Macrumors said:
The missing link has been the consumer's ability to export HD video off their Mac.
Not exactly. iMovie HD allows you to export HD video off your Mac by recording back to HDV tape. The "missing link" has been the ability to export HD video onto an optical disc which would play back in high definition on a TV set. Another missing link in that chain has also been the availability of a set-top DVD player capable of playing HD content.
Macrumors said:
It appears Blu-ray will be the technology and we can expect iDVD and burning support in the future.
Hopefully Apple hedges its bets and signs onto the HD-DVD consortium also, at least for DVD Studio Pro. This is way more consequential than DVD±R.
nuckinfutz said:
Support both Blu-Ray and HD-DVD. Just get political on us!
Exactly.
Kagetenshi said:
On the contrary, they should pick a side. The faster the other format dies off, the better. Betamax was superior to VHS, but Betamax and VHS existing at the same time would have been worst of all.
Betamax lost because you could only fit one hour on a tape, whereas on VHS you could record two hours (and eventually 6 hours). JVC's licensing of VHS VCR manufacturing helped it become way less costly than Sony's Betamax decks (which had far more limited licensing). For practical purposes VHS was superior.
Your argument would be stronger if you took VHS as a positive example, because HD-DVD (like Betamax) has less capacity than Blu-Ray. As for picture quality, HD-DVD and Blu-Ray should be identical.
Anyway, Betamax morphed into Betacam SP and Digibeta for professional ENG applications, which obviously has coexisted with VHS all these years.
MacNut said:
I'd also imagine that it would take more processing power to encode HD then what the current notebooks can supply.

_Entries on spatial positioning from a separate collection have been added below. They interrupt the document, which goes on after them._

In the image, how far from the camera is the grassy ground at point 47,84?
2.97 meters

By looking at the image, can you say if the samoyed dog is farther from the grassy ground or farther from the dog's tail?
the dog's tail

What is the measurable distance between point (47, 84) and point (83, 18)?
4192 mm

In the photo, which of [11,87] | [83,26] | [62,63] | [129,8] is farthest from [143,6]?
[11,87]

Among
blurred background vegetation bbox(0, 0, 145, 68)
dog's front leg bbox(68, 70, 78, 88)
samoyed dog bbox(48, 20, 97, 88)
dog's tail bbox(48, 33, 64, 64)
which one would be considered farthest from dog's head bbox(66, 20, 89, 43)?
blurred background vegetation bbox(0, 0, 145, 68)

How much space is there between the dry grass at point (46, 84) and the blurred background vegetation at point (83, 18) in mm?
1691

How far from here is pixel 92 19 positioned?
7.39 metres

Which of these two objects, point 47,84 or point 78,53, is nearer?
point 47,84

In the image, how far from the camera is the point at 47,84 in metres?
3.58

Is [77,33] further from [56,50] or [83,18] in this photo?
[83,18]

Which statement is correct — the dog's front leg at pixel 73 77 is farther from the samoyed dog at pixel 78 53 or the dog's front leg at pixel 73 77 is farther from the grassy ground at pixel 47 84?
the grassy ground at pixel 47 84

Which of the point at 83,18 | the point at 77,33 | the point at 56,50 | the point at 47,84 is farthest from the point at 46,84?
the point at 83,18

Current notebooks can encode HD. It just takes more time. However, if CoreVideo offloads work to the GPU and accelerates H.264 encoding (which both Blu-Ray and HD-DVD will use) maybe it won't be that bad.
radio893fm said:
Just my feeling: whoever/whichever Sony chooses will be the winner... and no, it won't happen the same beta/vhs deal... times are different
I respect this opinion. However, Sony has also chosen ATRAC.
1984 said:
Microsoft is to HD-DVD as Apple is to Blu-Ray. Think about it.
Which means HD-DVD will have 90%+ market penetration? You're trying to make the case that Blu-Ray will be more commercially successful and that's your final thought?